== Text section ==

◇ ◇ ◇ ◇ ◇ ◇ ◇

Digitakt vs Octatrack

Apologies beforehand, this is probably the 9000th time this question’s been asked around here.
I am looking around for a drum machine / sampler, for a new music project/band.
Industrial / Noise / Sludge / Punk, and whatever floats in between.
I’m looking for a machine that can fullfill live duties, maybe combined with vocals.
To write songs together with a guitar/bass player, and eventually play live…

Have been drooling over Elektron gear for the past few years, and am finally able and mentally ready to dive in.
I mainly dabble in harsh noise, and have limited expierence with synths/FX.
Most of my knowhow comes from just trying out stuff, being amazed and having fun.
Elektron gear always scared me a little bit, because of the steep learning curve.

But now that the idea of starting a new band has become a concrete thing, I am ready to dive in.
So please, can someone advise me on what machine would suit my needs best?

◇ ◇ ◇ ◇ ◇ ◇ ◇

== Tasks to carry out ==
- A) Retype the Digitakt vs Octatrack post starting at "To write songs" and ending at "mentally ready to dive in.".
- B) Translate this sentence from the Digitakt vs Octatrack post into Spanish: "Elektron gear always scared me a little bit, because of the steep learning curve."

◇ ◇ ◇ ◇ ◇ ◇ ◇

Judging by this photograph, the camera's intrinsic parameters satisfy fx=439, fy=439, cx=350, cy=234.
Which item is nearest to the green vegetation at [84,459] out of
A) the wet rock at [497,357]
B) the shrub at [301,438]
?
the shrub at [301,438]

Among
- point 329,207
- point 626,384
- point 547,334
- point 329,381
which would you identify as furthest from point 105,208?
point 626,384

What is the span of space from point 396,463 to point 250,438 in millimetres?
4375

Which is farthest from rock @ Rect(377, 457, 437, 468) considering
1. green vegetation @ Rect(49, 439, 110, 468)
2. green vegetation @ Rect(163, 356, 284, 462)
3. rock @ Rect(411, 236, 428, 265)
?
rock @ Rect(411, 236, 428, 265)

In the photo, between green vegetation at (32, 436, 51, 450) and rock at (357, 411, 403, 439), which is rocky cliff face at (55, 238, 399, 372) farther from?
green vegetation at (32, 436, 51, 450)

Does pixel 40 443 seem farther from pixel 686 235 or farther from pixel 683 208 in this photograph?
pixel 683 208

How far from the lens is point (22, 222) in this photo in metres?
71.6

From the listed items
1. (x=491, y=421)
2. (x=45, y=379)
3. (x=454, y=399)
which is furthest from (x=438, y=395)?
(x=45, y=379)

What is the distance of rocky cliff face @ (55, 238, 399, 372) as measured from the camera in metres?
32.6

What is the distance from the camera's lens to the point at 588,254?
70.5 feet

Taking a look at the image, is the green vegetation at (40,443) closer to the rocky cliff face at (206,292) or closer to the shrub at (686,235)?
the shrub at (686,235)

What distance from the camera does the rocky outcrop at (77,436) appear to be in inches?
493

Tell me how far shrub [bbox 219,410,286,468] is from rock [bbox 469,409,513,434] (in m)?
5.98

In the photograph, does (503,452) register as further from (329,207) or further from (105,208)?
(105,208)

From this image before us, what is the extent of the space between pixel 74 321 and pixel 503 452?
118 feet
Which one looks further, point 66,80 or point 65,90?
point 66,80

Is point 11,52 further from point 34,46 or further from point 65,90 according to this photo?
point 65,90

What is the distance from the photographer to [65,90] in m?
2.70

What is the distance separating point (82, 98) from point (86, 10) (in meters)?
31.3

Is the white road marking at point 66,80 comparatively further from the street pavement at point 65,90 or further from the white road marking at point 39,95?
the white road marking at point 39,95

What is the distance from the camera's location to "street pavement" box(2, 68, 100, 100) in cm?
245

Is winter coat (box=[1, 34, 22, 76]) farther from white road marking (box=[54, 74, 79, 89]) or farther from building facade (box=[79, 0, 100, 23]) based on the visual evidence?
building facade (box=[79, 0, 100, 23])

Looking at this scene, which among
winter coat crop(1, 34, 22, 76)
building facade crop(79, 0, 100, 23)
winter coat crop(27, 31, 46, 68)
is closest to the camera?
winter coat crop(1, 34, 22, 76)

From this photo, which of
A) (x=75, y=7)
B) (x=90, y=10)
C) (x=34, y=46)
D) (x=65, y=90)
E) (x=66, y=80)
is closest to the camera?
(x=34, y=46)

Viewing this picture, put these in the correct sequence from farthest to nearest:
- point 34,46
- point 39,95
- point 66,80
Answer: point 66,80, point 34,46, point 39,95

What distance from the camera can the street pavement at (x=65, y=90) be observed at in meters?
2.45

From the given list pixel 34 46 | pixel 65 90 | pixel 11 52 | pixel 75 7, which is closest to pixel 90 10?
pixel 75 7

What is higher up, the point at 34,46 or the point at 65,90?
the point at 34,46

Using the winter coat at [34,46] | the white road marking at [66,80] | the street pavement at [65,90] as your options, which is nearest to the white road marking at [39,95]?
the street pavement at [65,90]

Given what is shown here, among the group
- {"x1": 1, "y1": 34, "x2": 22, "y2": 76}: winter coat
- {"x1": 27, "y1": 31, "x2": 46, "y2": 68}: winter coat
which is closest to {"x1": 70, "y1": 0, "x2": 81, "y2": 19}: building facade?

◇ ◇ ◇ ◇ ◇ ◇ ◇

== Exercise responses ==
- A)
To write songs together with a guitar/bass player, and eventually play live…

Have been drooling over Elektron gear for the past few years, and am finally able and mentally ready to dive in.

- B) El equipo de Elektron siempre me dio un poco de miedo, por la pronunciada curva de aprendizaje.